Rotating House, Coimbra
The Rotating House is a single-family housing project built on the outskirts of the city of Coimbra. The owner of the House is an engineer of special structures with a broad knowledge in mechanics and motorization. Sensitive to energy issues, the client decided to develop an experimental project in which the whole house revolves around the sun.
The Rotating House is the first construction of an allotment located in Banhos Secos - a rural area with a privileged view to the city. The existing regulations conditioned the typology of housing (3 bedrooms), the foot print area and the building height. But the option of having an half underground garage to free the ground floor of the house was an architectural option that engender lightness to the house and makes it possible to maintain the visual relation between the public space of the street and the far urban landscape on the opposite side. The rotation of the house around a central axis also provides a dynamic relationship with its diverse context. The kind of brutalistic language of the Rotating House seeks to demonstrate the functional and fictional nature of the project.
Rotating the house to expose itself to the sun or to protect itself from the sun, for the sake of thermal comfort and energy saving, two opposing facades were designed: one closed and one open. The plant, which results from the interception of two truncated triangles, expresses a symmetry in the distribution of the weight of the house - 33,170 kg (to answer the well-known question asked by Buckminster Fuller). A major challenge was to ensure that the whole house, including the water parts (toilets and kitchen), could rotate.

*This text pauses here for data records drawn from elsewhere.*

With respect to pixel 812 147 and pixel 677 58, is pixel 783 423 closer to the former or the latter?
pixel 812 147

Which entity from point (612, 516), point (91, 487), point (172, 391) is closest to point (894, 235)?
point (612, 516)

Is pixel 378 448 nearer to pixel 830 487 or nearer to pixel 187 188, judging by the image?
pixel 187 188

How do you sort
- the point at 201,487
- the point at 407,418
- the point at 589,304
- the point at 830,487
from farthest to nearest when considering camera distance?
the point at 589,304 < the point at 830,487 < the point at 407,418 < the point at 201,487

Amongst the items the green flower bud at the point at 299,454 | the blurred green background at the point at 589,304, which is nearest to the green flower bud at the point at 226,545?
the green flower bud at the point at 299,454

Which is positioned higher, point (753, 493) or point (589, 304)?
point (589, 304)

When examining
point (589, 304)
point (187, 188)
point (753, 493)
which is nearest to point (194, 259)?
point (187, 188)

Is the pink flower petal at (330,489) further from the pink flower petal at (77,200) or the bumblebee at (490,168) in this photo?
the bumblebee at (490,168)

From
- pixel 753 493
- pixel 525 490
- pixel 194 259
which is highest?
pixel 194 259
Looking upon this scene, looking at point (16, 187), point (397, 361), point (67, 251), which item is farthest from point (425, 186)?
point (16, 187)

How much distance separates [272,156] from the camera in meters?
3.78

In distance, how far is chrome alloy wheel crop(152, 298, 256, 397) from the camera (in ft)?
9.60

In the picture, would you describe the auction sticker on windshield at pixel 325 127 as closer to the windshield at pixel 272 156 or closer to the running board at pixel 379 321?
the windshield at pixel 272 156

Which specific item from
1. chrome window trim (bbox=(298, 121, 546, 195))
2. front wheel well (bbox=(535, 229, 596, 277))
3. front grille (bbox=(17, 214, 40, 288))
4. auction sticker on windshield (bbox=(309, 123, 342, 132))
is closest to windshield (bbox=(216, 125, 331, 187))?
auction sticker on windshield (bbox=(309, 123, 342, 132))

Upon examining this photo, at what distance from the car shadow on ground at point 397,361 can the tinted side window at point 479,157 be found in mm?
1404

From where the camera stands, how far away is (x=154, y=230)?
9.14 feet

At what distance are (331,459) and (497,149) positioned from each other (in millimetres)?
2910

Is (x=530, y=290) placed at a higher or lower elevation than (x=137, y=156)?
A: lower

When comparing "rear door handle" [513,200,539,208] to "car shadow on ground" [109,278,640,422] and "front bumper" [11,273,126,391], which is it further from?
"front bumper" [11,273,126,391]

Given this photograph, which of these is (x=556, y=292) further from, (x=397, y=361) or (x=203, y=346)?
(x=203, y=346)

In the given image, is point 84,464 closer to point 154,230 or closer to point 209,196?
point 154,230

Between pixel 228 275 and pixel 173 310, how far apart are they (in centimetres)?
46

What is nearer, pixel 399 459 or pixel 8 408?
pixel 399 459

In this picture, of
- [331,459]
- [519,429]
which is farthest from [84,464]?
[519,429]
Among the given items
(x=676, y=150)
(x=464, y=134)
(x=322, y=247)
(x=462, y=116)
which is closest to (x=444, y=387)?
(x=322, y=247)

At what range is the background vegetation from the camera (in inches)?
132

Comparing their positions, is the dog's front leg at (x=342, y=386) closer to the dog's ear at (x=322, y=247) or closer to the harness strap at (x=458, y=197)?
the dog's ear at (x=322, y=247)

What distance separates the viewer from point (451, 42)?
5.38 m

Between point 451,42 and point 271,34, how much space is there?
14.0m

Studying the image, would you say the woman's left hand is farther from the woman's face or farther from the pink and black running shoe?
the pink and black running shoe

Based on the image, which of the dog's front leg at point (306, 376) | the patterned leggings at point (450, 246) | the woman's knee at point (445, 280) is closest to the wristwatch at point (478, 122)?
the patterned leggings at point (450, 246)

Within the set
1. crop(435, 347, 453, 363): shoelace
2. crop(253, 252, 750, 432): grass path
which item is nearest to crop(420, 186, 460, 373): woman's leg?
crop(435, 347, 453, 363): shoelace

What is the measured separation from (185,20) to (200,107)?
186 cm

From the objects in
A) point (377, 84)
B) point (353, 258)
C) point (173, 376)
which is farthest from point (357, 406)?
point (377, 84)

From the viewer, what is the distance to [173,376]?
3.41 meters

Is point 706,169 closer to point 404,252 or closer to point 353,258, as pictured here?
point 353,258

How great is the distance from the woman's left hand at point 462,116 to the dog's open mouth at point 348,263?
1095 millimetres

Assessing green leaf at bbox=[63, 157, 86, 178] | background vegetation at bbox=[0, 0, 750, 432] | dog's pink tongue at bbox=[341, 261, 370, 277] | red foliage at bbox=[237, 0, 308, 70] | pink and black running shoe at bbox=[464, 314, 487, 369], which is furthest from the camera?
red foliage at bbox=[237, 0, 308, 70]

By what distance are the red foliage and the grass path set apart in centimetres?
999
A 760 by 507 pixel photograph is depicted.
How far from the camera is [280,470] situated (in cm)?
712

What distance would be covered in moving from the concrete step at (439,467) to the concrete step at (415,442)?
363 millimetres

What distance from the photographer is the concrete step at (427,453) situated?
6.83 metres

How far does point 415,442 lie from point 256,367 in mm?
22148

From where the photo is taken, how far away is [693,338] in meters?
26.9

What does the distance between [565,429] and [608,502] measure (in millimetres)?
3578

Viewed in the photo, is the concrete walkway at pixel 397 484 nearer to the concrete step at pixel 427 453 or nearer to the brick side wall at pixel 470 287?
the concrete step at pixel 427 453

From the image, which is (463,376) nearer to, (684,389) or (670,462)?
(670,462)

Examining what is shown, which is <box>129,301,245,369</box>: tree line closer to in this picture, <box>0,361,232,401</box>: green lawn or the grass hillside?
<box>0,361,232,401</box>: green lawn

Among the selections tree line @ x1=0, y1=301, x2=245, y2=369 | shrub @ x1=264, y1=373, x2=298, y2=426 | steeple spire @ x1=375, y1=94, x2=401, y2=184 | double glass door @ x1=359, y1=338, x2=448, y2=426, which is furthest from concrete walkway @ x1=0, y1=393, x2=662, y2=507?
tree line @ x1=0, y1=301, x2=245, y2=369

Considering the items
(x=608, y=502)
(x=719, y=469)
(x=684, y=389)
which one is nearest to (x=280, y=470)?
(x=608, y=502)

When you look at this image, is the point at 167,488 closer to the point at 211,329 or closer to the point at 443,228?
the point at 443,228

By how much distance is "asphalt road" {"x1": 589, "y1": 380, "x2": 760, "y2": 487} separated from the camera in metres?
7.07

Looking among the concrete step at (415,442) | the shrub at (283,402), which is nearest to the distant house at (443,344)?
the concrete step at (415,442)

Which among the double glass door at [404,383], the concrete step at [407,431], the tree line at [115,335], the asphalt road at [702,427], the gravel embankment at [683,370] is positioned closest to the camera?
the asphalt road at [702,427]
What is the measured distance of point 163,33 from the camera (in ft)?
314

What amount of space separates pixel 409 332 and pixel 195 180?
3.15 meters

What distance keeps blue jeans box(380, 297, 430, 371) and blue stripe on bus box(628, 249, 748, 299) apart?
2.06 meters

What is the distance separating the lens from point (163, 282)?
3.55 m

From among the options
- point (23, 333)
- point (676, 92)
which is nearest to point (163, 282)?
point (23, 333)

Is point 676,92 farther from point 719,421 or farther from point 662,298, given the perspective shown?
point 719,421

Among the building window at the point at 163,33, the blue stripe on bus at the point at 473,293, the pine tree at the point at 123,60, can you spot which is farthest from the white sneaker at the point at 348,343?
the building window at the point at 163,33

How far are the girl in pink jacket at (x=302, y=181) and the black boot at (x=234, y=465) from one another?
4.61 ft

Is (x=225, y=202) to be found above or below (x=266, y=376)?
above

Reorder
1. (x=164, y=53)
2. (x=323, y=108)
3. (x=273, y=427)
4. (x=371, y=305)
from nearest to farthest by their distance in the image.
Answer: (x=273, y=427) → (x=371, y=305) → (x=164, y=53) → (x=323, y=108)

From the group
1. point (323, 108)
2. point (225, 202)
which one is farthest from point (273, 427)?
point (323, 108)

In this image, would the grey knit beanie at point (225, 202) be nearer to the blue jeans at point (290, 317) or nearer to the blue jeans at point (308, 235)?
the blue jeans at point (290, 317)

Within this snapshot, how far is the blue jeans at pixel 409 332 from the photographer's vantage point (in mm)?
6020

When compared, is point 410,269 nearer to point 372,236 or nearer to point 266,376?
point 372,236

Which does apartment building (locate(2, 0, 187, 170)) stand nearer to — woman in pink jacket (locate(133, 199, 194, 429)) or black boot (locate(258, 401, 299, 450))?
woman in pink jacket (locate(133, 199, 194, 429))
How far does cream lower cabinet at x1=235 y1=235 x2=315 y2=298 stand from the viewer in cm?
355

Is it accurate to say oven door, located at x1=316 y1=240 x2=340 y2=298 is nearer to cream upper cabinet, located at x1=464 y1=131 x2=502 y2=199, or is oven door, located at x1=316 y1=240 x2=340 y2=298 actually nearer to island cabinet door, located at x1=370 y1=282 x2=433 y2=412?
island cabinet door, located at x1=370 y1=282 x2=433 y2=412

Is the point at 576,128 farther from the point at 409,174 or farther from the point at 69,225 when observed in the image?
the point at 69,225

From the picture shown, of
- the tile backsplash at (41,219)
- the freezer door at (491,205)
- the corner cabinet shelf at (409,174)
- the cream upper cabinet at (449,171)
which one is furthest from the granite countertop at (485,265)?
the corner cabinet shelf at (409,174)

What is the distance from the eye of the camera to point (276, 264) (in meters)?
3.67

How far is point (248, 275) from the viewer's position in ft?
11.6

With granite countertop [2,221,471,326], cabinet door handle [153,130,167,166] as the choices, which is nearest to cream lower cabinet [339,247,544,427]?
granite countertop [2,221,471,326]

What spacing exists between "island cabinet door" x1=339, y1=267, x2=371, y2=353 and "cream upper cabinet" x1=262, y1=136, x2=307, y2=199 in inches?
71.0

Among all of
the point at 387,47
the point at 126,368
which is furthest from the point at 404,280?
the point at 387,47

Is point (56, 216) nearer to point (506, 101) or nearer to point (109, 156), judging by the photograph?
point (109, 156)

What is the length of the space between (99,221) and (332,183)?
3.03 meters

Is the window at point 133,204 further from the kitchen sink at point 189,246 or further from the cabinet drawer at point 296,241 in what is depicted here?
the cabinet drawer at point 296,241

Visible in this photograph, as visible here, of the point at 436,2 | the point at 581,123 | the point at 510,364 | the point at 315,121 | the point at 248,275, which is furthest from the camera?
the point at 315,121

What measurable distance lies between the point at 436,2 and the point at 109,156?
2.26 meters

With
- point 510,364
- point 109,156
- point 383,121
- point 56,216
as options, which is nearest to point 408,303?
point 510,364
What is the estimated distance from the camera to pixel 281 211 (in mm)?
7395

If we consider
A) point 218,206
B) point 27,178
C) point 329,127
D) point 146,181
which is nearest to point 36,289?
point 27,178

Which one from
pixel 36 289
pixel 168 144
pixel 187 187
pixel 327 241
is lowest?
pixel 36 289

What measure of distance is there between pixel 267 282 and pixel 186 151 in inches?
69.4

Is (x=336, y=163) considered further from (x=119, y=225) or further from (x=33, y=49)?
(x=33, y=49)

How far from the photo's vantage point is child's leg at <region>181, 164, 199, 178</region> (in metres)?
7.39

The main problem was to guarantee the Building Permit beside laws and regulations little sensitive to the construction of exceptional projects. The commitment made with the € 120,000 budget for the construction of the house involved giving up some options for aesthetic valuation. Priority was the commitment to efficiency, safety, construction economics and maintenance. But at the end the Rotating House is all about fun and play as Johan Huizinga would say.
The design of the structure responds differently to the immobile part or the rotating part. The main differentiated objectives for the immovable part were to provide stability through the weight achieved with reinforced concrete, while in the moving part the main differentiated objective was the reduction of weight to facilitate the economy of energy. Taking advantage of sunlight, the rotation system promotes energy savings at the level of thermal comfort of around 90%. The transversal ventilation system answers the customer's desire not to have air conditioning. The simple construction system, of industrial character, uses: steel profiles; secondary structure in M sheets of C-shaped sheet; lightweight coatings, consisting of polyurethane sandwich panels and wooden deck; circular steel tube posts (CHS); solid wood flooring; and exterior walls are self-supporting, with sandwich panels ribbed polyurethane with inner coating in plasterboard and exterior with panels in steel sheet. Not yet a self-sufficient project, it is still an experience sensitive to environmental issues, at affordable costs, and with basic maintenance.